Rocco Salvatore Pranno (December 18, 1916 – July 1979) was an American mobster and member of the Chicago Outfit who operated on the city's West Side.

Born in Stone Park, Illinois, Pranno's criminal record stretched back to 1934 and included charges of armed robbery, extortion, murder and bombing. Pranno served one year in prison for assault and battery, at the Joliet Prison, in Joliet, Illinois. He was later convicted of conspiracy and extortion and sentenced to 15-years imprisonment in Leavenworth Federal Penitentiary, in Leavenworth, Kansas.
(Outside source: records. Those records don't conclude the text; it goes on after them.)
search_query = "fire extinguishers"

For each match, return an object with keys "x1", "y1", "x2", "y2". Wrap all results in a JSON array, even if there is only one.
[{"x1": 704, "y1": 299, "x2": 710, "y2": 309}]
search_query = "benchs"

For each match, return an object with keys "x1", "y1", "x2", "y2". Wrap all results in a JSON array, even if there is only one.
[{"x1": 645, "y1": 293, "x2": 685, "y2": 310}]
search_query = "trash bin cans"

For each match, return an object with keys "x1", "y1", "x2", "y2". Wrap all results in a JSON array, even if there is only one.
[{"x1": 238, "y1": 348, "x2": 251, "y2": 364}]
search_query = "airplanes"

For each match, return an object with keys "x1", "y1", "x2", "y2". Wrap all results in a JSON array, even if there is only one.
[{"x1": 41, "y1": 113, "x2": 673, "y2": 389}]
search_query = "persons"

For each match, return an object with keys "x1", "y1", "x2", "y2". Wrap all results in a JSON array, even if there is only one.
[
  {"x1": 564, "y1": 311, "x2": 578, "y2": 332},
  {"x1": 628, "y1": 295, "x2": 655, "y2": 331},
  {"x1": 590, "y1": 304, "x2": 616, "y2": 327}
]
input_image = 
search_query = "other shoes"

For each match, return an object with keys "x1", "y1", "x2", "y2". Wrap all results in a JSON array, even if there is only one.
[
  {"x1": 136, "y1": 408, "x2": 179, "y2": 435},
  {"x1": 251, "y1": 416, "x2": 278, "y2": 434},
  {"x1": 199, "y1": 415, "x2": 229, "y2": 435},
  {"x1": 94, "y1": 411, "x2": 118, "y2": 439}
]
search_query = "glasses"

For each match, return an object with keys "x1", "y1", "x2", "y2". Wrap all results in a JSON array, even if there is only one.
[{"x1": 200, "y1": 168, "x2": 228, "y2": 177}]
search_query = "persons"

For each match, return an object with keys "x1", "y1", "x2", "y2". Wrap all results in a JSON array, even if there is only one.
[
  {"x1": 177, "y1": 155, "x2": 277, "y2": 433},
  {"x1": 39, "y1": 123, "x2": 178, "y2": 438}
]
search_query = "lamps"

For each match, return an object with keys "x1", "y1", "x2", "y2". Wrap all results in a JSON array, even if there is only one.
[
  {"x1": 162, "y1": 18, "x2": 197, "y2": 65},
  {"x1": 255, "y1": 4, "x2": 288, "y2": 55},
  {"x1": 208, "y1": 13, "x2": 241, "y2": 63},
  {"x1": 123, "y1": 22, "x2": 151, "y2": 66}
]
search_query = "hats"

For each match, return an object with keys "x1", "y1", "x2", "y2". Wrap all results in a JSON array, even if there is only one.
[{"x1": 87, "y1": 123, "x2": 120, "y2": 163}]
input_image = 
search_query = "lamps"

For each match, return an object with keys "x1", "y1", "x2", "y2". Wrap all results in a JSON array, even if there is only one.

The pace of development then picked up, with more than half of the area's housing stock constructed during the 1950s. Its size and poverty also made Stone Park vulnerable to organized crime, for which it became notorious. Local lore suggests that Al Capone ran a brewery here during Prohibition, while the hometown boy and gangland criminal Rocco Pranno made Stone Park his base in the 1960s. For a time Pranno's brother controlled all political offices in the town, while Pranno himself ran a crime syndicate from his office table at the Club D'Or on North Mannheim Road. Since the 1960s, Stone Park has transcended its gangland image.

In 2022, Rocco Pranno's grandniece released the novel, The Lemon Tree Girl (Sabrina Austen Scott, author). Told from the viewpoint of a younger sister, the book contains fictionalized accounts of events in Pranno's life including the Kiddieland heist and racketeering operations.